3. Few instruments exist for evaluating psychiatric illness in children and adolescents, older adults, individuals with cognitive impairments, and individuals from different ethnic and cultural groups, and these gaps need to be filled.

4. More research is needed on methods to enhance critical thinking and scepticism about ’quack science’ in medicine and psychology.


1. Cancer occurs when cells keep dividing and forming more cells without internal control or order. This cell growth is known as a ’tumour’ or ’neoplasm’ and can be benign or malignant.

2. Approximately one out of every two men and one out of every three women have cancer during their lifetime.

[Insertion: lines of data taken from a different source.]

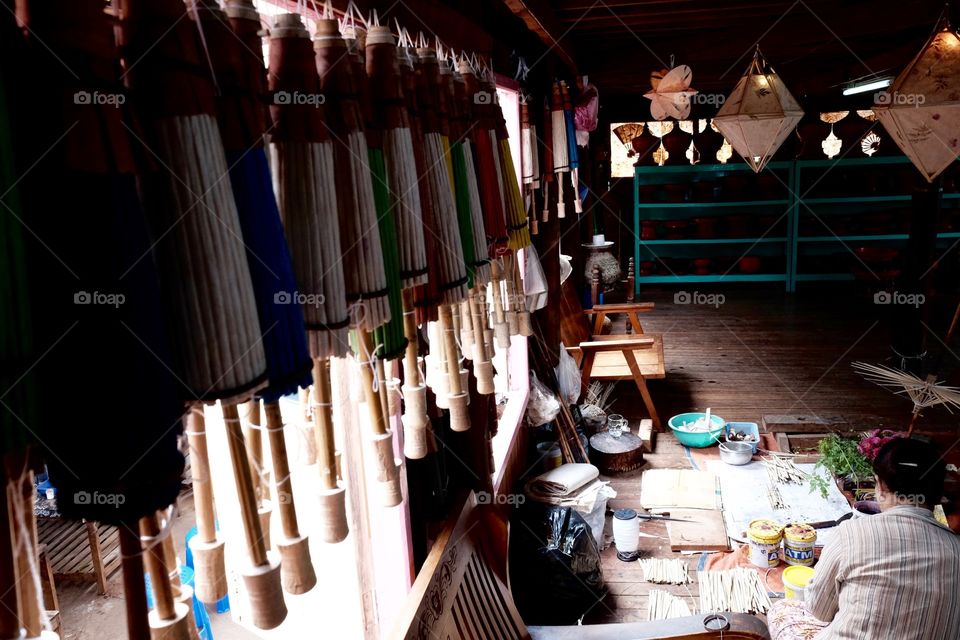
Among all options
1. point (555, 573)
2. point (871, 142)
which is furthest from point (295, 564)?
point (871, 142)

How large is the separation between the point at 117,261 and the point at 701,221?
10916mm

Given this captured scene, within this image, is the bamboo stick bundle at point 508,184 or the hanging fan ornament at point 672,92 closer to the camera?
the bamboo stick bundle at point 508,184

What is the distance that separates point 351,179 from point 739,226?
1051 cm

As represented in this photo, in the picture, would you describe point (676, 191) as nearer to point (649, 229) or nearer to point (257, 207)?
point (649, 229)

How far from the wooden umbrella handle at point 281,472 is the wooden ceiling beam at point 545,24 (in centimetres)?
245

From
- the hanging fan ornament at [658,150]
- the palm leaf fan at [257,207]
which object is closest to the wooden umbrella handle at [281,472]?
the palm leaf fan at [257,207]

3. Risk factors for cancer are many and various, and include genetic, environmental, viral and behavioural toxins, such as smoking and sunbeds.

4. Diagnosis may trigger psychological and existential threat, leading to an outpouring of emotions.

5. Treatments aim to cure cancer, control it, or treat its symptoms. The type of treatment depends on the type of cancer, the stage of the cancer, and individual factors such as age, health status, and the personal preferences of the patient and his/her family.

6. Most patients prefer shared decision-making, wherein the professionals engage the patient in making treatment choices.

7. The four major treatments for cancer are surgery, radiation, chemotherapy, and biological therapies such as hormone therapies (e.g., tamoxifen) and transplant options (e.g., with bone marrow or stem cell therapy).

8. The prominence of concepts such as ’being positive’, ’fighting spirit’, ’post-traumatic growth’ and ’benefit finding’ has little or no basis in science. A sceptical, evidence-based approach is required if we are to avoid dissemination of inaccurate information and false hope.

9. Evidence-based bibliotherapy has the potential to empower patients with effective methods, reduce the burden on resources, and enhance the immediacy of psychosocial services in a cost-saving manner.

10. The internet is playing an increasing role as an information source for people with illness. Regulation is needed to remove fake services and information.